Tari Tradisional Sumatera Selatan, Mengandung Cerita Mistis hingga Penyambutan Tamu
PALEMBANG, iNews.id - Tari tradisional Sumatera Selatan cukup banyak yang mencermiankan kekayaan seni dan budaya di Bumi Sriwijaya. Setiap tari memiliki sejarah dan fungsi masing - masing, di antaranya menyambut tamu dan ungkapan kegembiraan setelah panen raya.
Dari sekian banyak tari tradisional Sumatera Selatan, terdapat beberapa tari yang sangat populer dan menjadi identitas Palembang dan Sumatera Selatan. Tari tersebut dipentaskan dalam berbagai kegiatan atau hajatan besar, baik instansi pemerintah, festival budaya maupun pernikahan.
Tari tradisional Sumatera Selatan pertama yakni Tari Tepak Keraton yang memiliki fungsi untuk menyambut tamu agung. Tari ini dipentaskan tujuh penari yang salah satunya membawa tepak berisikan kapur dan sirih yang akan diberikan kepada tamu yang dihormati.
Menurut catatan sejarah, Tari Tepak Keraton diciptakan oleh Maestro Seni dan Songket Palembang, Hj Anna Kumari. Tari ini dibuat pada tahun 1966 untuk menyambut Pangdam Sriwijaya yang baru saat itu, Brigjen Ishak Juarsa.

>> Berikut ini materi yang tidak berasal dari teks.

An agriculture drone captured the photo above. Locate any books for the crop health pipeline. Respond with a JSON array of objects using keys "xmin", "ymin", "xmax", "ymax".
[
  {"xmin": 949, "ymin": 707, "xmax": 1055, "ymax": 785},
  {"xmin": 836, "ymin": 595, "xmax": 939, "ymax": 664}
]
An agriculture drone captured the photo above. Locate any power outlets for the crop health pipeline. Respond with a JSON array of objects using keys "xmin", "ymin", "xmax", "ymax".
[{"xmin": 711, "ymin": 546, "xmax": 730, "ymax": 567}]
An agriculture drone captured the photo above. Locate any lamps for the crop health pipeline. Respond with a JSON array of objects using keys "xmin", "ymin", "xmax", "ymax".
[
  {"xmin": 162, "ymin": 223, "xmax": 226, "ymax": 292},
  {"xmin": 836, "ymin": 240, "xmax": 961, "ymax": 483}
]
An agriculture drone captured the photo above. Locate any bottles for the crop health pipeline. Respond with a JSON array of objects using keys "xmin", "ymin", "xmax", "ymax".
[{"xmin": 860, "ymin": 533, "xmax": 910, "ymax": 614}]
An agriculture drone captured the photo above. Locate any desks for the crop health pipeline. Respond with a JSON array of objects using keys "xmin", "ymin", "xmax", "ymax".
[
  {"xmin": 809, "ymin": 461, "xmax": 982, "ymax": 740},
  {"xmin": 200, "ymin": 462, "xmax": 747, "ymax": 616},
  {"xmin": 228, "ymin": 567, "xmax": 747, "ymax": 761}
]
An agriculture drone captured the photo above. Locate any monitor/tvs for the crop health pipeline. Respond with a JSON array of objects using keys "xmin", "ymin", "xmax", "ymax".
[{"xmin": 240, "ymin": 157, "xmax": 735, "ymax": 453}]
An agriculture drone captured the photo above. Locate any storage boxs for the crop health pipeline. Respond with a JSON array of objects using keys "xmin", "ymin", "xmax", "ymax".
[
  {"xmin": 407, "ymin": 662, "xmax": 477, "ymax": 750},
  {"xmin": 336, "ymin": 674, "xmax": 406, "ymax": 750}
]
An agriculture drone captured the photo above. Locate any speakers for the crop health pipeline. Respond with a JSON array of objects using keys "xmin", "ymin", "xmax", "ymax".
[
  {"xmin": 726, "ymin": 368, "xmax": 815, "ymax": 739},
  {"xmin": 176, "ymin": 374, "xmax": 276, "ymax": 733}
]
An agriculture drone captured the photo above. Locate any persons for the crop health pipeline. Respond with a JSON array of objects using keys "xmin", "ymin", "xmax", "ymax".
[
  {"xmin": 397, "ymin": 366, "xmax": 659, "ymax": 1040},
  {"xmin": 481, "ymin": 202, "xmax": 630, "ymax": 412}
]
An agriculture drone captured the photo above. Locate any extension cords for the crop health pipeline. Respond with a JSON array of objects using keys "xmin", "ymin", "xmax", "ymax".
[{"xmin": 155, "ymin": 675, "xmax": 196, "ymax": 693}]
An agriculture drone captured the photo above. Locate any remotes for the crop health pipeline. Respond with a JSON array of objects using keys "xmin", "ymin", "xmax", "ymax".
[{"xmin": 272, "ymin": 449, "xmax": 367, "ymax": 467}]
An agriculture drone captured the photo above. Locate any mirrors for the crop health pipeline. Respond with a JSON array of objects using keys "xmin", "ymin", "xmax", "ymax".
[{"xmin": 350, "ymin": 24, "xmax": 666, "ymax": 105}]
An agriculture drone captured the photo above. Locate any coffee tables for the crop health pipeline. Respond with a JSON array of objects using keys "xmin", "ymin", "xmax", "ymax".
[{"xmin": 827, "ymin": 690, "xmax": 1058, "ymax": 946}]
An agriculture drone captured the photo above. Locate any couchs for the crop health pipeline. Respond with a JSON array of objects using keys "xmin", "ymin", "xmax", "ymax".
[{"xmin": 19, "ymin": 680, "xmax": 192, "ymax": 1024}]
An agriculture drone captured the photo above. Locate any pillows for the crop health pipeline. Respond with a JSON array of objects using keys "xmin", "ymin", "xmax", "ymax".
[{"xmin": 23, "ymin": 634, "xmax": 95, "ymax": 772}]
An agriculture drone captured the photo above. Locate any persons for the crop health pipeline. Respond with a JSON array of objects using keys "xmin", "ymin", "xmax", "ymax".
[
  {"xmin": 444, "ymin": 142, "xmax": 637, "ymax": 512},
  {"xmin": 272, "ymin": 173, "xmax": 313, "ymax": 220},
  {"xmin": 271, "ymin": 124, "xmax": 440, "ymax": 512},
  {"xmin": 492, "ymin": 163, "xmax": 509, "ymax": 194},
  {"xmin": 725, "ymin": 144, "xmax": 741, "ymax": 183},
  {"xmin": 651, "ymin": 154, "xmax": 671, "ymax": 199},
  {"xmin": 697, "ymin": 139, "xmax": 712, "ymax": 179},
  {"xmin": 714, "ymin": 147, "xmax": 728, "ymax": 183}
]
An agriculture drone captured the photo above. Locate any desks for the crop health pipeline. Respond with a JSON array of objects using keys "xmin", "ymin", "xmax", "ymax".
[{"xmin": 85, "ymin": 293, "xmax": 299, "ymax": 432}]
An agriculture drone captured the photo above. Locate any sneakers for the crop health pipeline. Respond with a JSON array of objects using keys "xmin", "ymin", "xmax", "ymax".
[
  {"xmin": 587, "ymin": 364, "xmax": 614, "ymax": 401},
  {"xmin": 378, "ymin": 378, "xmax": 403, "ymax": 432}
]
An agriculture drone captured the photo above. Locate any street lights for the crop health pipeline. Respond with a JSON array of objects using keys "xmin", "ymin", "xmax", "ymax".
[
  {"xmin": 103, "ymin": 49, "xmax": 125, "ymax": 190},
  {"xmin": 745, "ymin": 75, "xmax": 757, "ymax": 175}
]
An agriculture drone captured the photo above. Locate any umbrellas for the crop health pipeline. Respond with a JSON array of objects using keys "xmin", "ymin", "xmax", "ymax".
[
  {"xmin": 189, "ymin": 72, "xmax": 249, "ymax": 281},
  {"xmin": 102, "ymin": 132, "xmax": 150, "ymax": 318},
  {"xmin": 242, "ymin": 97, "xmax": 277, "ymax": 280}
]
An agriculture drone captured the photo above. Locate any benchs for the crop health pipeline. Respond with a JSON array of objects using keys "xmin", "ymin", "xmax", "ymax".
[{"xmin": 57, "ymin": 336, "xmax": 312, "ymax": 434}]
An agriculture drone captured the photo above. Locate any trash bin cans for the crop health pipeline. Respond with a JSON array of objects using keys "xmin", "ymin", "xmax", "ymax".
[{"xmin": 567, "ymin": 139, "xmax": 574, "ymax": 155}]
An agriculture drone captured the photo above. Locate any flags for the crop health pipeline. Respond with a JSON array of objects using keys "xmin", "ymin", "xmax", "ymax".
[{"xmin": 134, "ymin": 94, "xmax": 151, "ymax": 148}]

Pola lantai tari dan pakaian yang digunakan terinspirasi dengan Kesultanan Palembang Darussalam, kerajaan Islam besar yang menguasai Palembang setelah era Kerajaan Sriwijaya. Saat ini, tari ini terkadang ditampilkan pada pesta pernikahan dengan pakaian yang digunakan oleh penari yakni pakaian adat Sumsel yakni Aesan Pang Sangkong.
Sementara alat musik untuk mengiringi pada awalnya menggunakan accordian, gong, gendang melayu, biola hingga seruling.
Tari tradisional Sumatera Selatan kedua sedikit berbeda, karena merupakan tari yang mengungkapkan kegembiraan rasa syukur atas hasil panen yang berlimpa. Tari ini berasal dari daerah Lematang, tepatnya beberapa marga seperti Gumay Lembak, Puntang Suka Merapi, hingga Pasirah.
Kemudian Tari Erai-erai menyebear ke beberapa daerah lain. Erai - Erai berarti serumpun yang memiliki makna dapat saja terpisah, namun tetap memiliki kesamaan dan ikatan.